Publication: Distortions to Agricultural
Incentives in Asia
This study is part of a global research project seeking to understand the changing scope and impact of the policy bias against agriculture and the reasons behind agricultural policy reforms in Africa, Europe's transition economies, Latin America and the Caribbean, and Asia. One purpose of the project is to obtain quantitative indicators of the effects of recent policy interventions. A second objective is to gain a deeper understanding of the political economy of trends in the distortions in agricultural incentives in various national settings. The third goal is to use this deeper understanding to explore the prospects for reducing the distortions in agricultural incentives and discover the likely implications for agricultural competitiveness, equality, and poverty reduction in many countries, large and small.

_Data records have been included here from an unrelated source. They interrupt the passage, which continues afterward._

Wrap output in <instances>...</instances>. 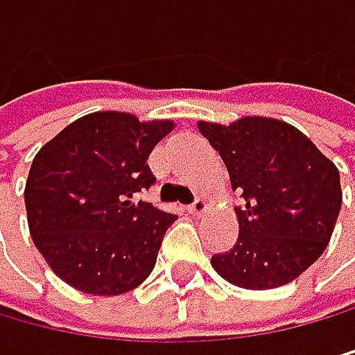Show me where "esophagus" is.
<instances>
[{
	"mask_svg": "<svg viewBox=\"0 0 355 355\" xmlns=\"http://www.w3.org/2000/svg\"><path fill=\"white\" fill-rule=\"evenodd\" d=\"M207 200H202V198H196V202H193V205L189 207V211L193 213V216H205L207 213Z\"/></svg>",
	"mask_w": 355,
	"mask_h": 355,
	"instance_id": "obj_1",
	"label": "esophagus"
}]
</instances>
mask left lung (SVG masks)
<instances>
[{
    "label": "left lung",
    "mask_w": 355,
    "mask_h": 355,
    "mask_svg": "<svg viewBox=\"0 0 355 355\" xmlns=\"http://www.w3.org/2000/svg\"><path fill=\"white\" fill-rule=\"evenodd\" d=\"M220 153L240 233L227 253L211 258L224 280L242 289H275L320 258L343 205L340 173L298 128L271 117H242L229 126L198 122Z\"/></svg>",
    "instance_id": "left-lung-1"
}]
</instances>
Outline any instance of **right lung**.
<instances>
[{
  "label": "right lung",
  "instance_id": "add662e5",
  "mask_svg": "<svg viewBox=\"0 0 355 355\" xmlns=\"http://www.w3.org/2000/svg\"><path fill=\"white\" fill-rule=\"evenodd\" d=\"M171 131V119L102 111L75 119L35 155L24 191L28 229L66 284L119 295L153 271L175 216L133 196L155 182L146 159Z\"/></svg>",
  "mask_w": 355,
  "mask_h": 355
}]
</instances>
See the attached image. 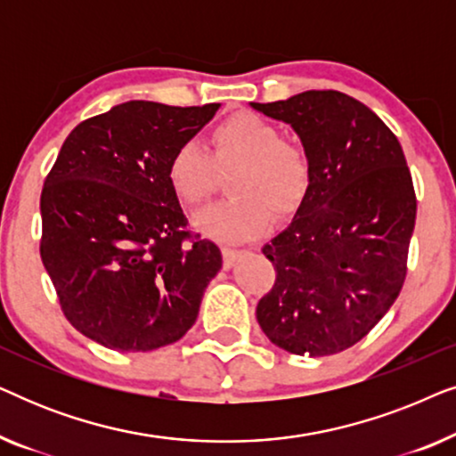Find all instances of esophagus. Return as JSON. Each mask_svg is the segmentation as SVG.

This book provides an overview of the evolution of the distortions to agricultural incentives caused by price and trade policies in the World Bank-defined regions of East Asia and South Asia. The volume includes an introduction and summary chapter and commissioned studies of three Northeast Asian, five Southeast Asian, and four South Asian economies. The chapters are followed by two appendixes. The first appendix describes the methodology the authors have used to measure the nominal and relative rates of assistance for farmers and the taxes and subsidies on food consumption. The second appendix provides summaries of the author's annual estimates of these rates of assistance across the focus economies. Together, the 12 economies the authors study account for no less than 95 percent of the region's agricultural value added, farm households, total population, and total gross domestic product.